The graph illustrates the execution time vs. number of points for both algorithms.
-
GPS Navigation Systems
- Nearest Neighbor Search: Finding the closest service location.
- Route Optimization: Calculating the shortest path by evaluating proximity between waypoints.
-
Machine Learning Clustering
- Data Analysis: Grouping similar data points for pattern recognition.
- Anomaly Detection: Identifying outliers based on distance metrics.
-
Image Processing
- Feature Matching: Aligning images by matching key points.
- Object Recognition: Detecting and classifying objects within images.
-
Wireless Network Optimization
- Network Design: Placing transmitters for optimal coverage.
- Signal Strength Mapping: Analyzing proximity to access points.
-
Robotics
- Obstacle Avoidance: Real-time detection of nearby obstacles.
- Path Planning: Determining efficient paths to targets.
- High Efficiency: Significantly reduces computation time for large datasets.
- Wide Applicability: Useful in various domains requiring proximity calculations.
- Foundational Knowledge: Enhances understanding of computational geometry techniques.
- Algorithm Complexity: More complex to implement compared to the brute-force method.
- Dimensionality: Efficiency gains diminish in higher-dimensional spaces.
- Development Time: More time needed for coding and debugging.
- Memory Usage: Increased memory usage due to recursion and additional data structures.

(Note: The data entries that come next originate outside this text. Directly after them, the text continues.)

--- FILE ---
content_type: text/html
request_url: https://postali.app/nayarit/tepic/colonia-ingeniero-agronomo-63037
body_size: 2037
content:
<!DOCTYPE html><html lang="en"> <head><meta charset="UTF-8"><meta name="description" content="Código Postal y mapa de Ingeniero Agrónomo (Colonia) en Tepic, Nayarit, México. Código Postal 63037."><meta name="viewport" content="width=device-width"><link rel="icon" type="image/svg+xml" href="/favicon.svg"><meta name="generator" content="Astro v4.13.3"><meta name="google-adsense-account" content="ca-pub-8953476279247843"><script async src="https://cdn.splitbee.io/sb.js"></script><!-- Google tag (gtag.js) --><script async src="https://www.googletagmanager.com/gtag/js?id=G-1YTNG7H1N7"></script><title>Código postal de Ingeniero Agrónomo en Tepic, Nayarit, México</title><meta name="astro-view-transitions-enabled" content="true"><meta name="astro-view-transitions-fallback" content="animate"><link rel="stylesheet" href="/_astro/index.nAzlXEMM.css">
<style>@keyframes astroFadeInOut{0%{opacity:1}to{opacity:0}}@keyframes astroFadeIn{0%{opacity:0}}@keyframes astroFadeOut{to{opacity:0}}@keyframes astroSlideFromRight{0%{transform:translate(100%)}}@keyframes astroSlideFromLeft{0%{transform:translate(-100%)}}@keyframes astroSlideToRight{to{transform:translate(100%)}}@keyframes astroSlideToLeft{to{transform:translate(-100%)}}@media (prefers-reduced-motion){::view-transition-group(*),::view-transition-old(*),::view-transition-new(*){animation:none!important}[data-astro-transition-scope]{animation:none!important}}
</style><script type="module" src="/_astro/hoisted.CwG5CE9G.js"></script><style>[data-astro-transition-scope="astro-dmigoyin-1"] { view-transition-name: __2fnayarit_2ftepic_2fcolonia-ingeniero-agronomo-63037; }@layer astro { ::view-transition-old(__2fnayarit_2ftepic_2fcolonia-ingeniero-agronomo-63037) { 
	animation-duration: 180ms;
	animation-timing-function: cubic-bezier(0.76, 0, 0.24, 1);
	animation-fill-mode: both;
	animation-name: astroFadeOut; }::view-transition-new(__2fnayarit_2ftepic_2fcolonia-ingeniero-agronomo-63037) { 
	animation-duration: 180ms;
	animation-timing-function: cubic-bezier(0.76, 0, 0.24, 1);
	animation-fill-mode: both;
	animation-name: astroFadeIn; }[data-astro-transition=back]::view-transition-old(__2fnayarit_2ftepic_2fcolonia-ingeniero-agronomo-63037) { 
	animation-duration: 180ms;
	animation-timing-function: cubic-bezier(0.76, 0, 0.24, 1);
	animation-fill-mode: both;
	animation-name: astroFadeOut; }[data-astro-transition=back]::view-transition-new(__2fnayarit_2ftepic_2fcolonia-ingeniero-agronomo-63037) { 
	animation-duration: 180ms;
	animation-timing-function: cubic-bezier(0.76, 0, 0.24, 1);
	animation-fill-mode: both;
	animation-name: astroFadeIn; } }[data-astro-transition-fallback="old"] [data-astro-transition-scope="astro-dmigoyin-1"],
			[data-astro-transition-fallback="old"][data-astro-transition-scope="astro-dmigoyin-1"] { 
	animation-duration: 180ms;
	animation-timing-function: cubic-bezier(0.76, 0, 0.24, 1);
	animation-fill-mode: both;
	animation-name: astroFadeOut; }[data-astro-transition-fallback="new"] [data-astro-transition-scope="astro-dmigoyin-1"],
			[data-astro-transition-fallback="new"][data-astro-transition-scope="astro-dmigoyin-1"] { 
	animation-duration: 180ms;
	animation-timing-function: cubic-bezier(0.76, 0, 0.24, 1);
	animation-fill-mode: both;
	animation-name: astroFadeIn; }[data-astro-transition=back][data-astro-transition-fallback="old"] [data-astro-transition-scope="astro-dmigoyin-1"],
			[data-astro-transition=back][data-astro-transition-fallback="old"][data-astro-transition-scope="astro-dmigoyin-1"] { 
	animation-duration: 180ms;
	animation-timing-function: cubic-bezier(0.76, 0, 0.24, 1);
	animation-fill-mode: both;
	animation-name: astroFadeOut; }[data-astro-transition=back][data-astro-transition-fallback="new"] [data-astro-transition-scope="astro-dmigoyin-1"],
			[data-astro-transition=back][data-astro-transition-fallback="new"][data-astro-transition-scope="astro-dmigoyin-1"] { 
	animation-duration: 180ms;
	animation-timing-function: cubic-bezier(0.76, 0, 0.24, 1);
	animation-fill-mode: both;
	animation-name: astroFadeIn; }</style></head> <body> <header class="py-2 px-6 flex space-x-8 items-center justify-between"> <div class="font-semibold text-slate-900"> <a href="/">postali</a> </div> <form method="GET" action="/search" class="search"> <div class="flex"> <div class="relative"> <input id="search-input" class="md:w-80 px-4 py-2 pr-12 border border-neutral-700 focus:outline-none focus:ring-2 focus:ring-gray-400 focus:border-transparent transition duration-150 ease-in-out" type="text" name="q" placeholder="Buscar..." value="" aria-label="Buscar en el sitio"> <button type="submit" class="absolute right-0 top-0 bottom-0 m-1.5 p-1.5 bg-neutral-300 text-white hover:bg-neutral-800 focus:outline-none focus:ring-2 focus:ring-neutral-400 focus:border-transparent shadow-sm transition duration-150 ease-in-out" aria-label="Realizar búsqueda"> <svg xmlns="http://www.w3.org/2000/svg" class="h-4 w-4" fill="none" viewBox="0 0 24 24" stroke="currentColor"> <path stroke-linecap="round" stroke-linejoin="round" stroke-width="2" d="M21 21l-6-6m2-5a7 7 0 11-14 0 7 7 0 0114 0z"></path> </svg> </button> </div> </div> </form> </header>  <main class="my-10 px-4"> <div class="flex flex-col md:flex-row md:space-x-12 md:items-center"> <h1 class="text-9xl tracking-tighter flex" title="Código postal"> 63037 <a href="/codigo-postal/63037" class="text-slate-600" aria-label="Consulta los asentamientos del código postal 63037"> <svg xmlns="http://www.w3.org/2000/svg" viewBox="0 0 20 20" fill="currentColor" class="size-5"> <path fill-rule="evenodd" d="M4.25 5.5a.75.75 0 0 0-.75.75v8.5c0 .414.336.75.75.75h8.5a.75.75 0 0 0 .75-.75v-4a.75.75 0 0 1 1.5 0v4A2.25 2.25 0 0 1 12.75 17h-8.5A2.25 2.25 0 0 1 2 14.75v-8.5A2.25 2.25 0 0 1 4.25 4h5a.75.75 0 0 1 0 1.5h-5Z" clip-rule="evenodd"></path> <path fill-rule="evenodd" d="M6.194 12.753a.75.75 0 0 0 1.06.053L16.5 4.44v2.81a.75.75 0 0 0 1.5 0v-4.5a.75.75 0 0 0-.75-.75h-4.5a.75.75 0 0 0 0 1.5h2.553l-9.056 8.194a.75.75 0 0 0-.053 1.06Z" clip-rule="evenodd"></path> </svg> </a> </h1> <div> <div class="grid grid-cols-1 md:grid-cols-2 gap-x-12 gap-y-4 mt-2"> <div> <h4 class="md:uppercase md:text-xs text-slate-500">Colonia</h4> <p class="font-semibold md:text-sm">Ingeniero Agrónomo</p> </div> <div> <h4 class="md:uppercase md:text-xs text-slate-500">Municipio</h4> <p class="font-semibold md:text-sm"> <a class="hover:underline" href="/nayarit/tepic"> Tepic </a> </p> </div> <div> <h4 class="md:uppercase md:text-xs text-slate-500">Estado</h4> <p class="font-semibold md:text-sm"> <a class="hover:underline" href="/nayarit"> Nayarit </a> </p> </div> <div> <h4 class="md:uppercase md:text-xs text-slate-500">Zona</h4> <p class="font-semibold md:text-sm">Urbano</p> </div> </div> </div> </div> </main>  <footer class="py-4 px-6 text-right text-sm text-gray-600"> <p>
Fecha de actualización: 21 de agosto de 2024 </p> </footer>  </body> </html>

The Divide and Conquer algorithm offers a powerful and efficient solution to the Closest Pair of Points problem, especially for large datasets. Its implementation in this project demonstrates significant performance improvements over the brute-force method, making it highly suitable for real-world applications that demand quick and reliable proximity calculations.
This project is licensed under the MIT License. See the LICENSE file for detailed information.
For comprehensive answers to the case study questions, theoretical explanations, and additional resources, please refer to the /doc
folder.
Empowering efficient computational geometry solutions for complex proximity problems.